Here's how you can do that.

Explanation:

The problem tells you that the product of two consecutive odd integers is equal to #783#.

Right from the start, you know that you can get from the smaller number to the bigger number by adding #2#.

You need to add #2# because if you start with an odd number and add #1#, you end up with an even number, which is not supposed to happen here.

#"odd number" + 1 = "the consecutive even number"" "color(red)(xx)#

#"odd number" + 2 = "the consecutive odd number"" "color(darkgreen)(sqrt())#

So, if you take #x# to be the first number, you can say that

#x + 2#

is the second number, which means that you have

#x * (x+2) = 783#

#color(white)(a)/color(white)(aaaaaaaaaaaaaaaaaaaaaa)#
SIDE NOTE You can also go with #x-2# as the first number and

#(x-2) + 2 = x#

as the second number, the answer must come out the same.
#color(white)(a)/color(white)(aaaaaaaaaaaaaaaaaaaaaa)#

This is equivalent to

#x^2 + 2x = 783#

Rearrange to quadratic equation form

#x^2 + 2x - 783 = 0#

Use the quadratic formula to find the two values of #x# that satisfy this equation

#x_(1,2) = (-2 +- sqrt( 2^2 - 4 * 1 * (-783)))/(2 * 1)#

#x_(1,2) = (-2 +- sqrt(3136))/2#

#x_(1,2) = (-2 +- 56)/2 implies {( x_1 = (-2 - 56)/2 = -29), (x_2 = (-2 + 56)/2 = 27) :}#

Now, you have two valid solution sets here.
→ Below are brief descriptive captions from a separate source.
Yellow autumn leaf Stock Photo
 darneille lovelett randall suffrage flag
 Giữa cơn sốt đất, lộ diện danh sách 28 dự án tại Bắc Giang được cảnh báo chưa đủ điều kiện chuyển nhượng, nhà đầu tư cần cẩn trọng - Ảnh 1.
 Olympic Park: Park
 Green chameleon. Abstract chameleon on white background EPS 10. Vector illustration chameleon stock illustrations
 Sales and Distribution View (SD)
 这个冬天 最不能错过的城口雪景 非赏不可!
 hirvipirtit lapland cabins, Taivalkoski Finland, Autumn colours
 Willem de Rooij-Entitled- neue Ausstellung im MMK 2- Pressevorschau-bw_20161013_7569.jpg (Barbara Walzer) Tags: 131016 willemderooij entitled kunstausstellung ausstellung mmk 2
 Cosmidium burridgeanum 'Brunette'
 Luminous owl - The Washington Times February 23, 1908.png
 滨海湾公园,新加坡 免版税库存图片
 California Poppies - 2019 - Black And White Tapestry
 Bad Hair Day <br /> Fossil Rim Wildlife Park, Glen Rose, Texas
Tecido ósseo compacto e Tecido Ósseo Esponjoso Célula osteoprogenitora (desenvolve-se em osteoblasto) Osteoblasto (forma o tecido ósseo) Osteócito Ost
  • #"For"color(white)(.) x = -29#

# -29" "# and #" " - 29 + 2 = -27#

Check:

#(-29) * (-27) = 783" "color(darkgreen)(sqrt())#

  • #"For"color(white)(.) x = 27#

# 27" "# and #" " 27 + 2 = 29#

Check:

#27 * 29 = 783" "color(darkgreen)(sqrt())#

Jan 2, 2017

There are two solutions:

#27, 29#

and

#-29, -27#

Explanation:

One method goes as follows.

I will use the difference of squares identity:

#a^2-b^2 = (a-b)(a+b)#

Let #n# denote the even number between the consecutive odd integers #n-1# and #n+1#.

Then:

#783 = (n-1)(n+1) = n^2-1#

Subtract #783# from both sides to get:

#0 = n^2-784 = n^2-28^2 = (n-28)(n+28)#

So #n = +-28#

There are therefore two possible pairs of consecutive odd integers:

#27, 29#

and:

#-29, -27#

Jan 2, 2017

Find #sqrt783#

#27 xx 29 = 783 " and " -27 xx -29 = 783#

Explanation:

We know from the question that #783# is the product of 2 numbers, which means they are factors.

We also know that the two factors are very close together because they are consecutive odd numbers.

If you consider factor pairs you will find that the closer factors are, the smaller is their sum or difference.

The factors which are furthest apart are #1 and 783#

The factors which have the smallest sum or difference are the square roots. The square root of a number is the factor exactly in the middle if factors arranged in order.

#1" "3" "9 ...... sqrt783 ......87" "261" "783#

The factors we are looking for must be very close to #sqrt783#

#sqrt783 = 27.982.....#

Test odd numbers on either side of #27.982...#

#27 xx29 =783" "larr# and VOILA!!

Remember that the odd numbers can be negative as well.